Setting goals for the summer

Summer is like New Year’s for academics: a time of reflection and goal-setting, both in work and in personal life.

2016–2017 was rewarding—I finished my dissertation and landed a tenure-track job—but intensely difficult. Neither of the New Year’s resolutions I made really worked out long-term.

I lost sight of writing 5 days a week while I was in the depths of interviewing and landing a job, although I got better about it when it came time to pushing to the finish line.

I meditated pretty consistently for a month or two, until interviewing and getting a job became extremely difficult and intense for me. This is when you need to meditate the most, or so the wisdom goes, but the last thing I wanted to do was sit around with my thoughts. Meditation is harder than it sounds.

Forgiveness being crucial, I want to try again, and set out some new Big Changes for myself before I get lost in the hubbub of the 2017–2018 schoolyear. Really committing to all of these would be impossible, so this is more of a brainstorming session. I will feel accomplished if I manage just one or two of these big changes.

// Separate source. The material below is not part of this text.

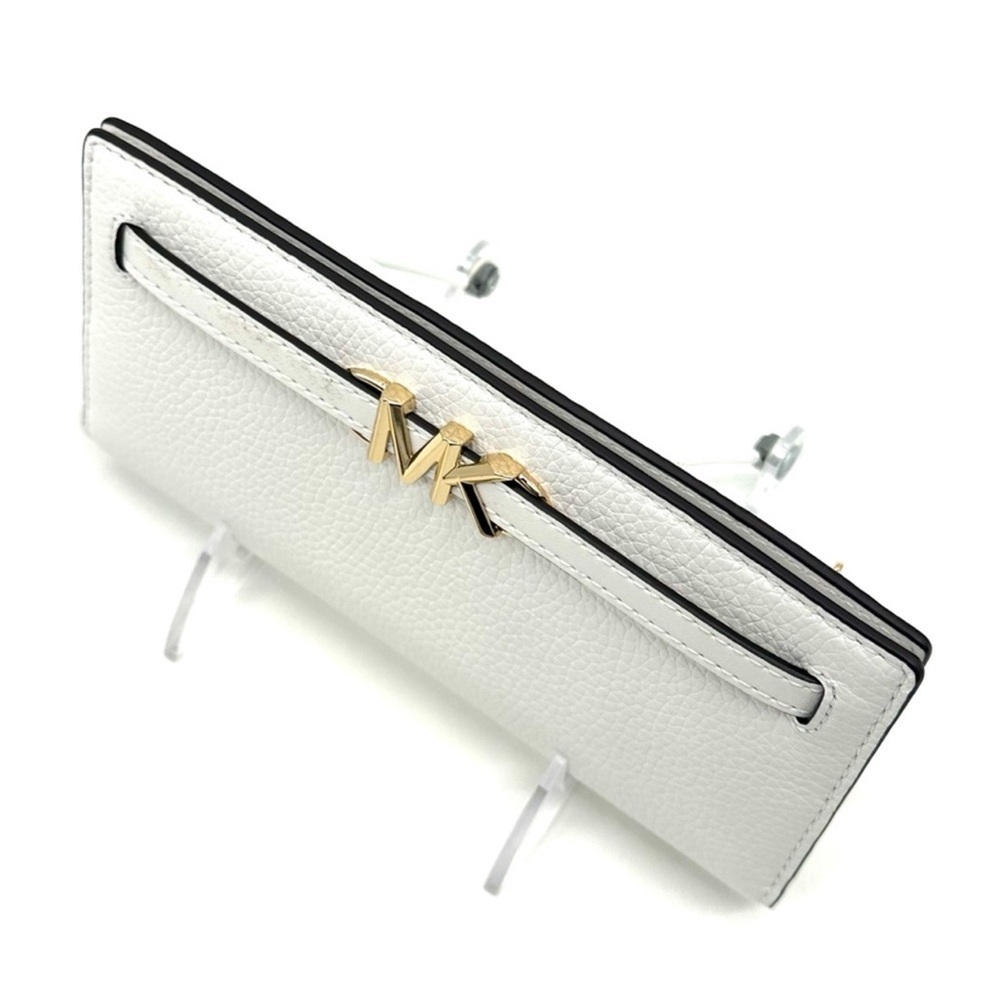 Michael Kors Reed Large Snap Bifold Wallet Optic White - Picture 7 of 9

  • Journaling with a pen and paper. I have a terrible and deceptive memory. I want to record the ideas I get as I get them. I want to keep track of the things I achieve daily, for revisiting when I have those days where I feel like I haven’t been useful in ages.
  • Designing thoughtful syllabi for my courses next semester. I’m teaching Theory III, Graduate Theory Review, and Graduate Analytical Techniques at my new job. I have a lot of planning to do!
  • Recommitting to exercise. Yoga has been difficult for me to do since I almost broke my toe a few months back, but I can still do select poses at home… I just have to get up and do it. Also, I’m considering lifting? I don’t know.
  • Writing a couple of blog posts. My blog is another thing that was left by the wayside while I lost my mind getting a job. But I have a few ideas for new posts: making a poster for SMT, reviewing the IASPM conference that I’m attending later this month, and just trying some casual analysis of something just because.
  • Reading an academic book or two over the summer. I have successfully started reading for fun again. But academically, I don’t have to read stuff that’s related to my diss anymore! I can read anything I want! I’m thinking of William Cheng’s Just Vibrations or Robert Fink’s Repeating Ourselves. I got a Kindle for my birthday so maybe I can even find Kindle versions of these things to make reading a bit easier.

I recently read a tweet that said that summer is an especially hard time for academics, because our work is already isolating, and summer takes away all our structure. It’s doubtful I’ll get to all of these things, but I hope this will motivate me on those summer days where I have trouble remembering what to do with myself.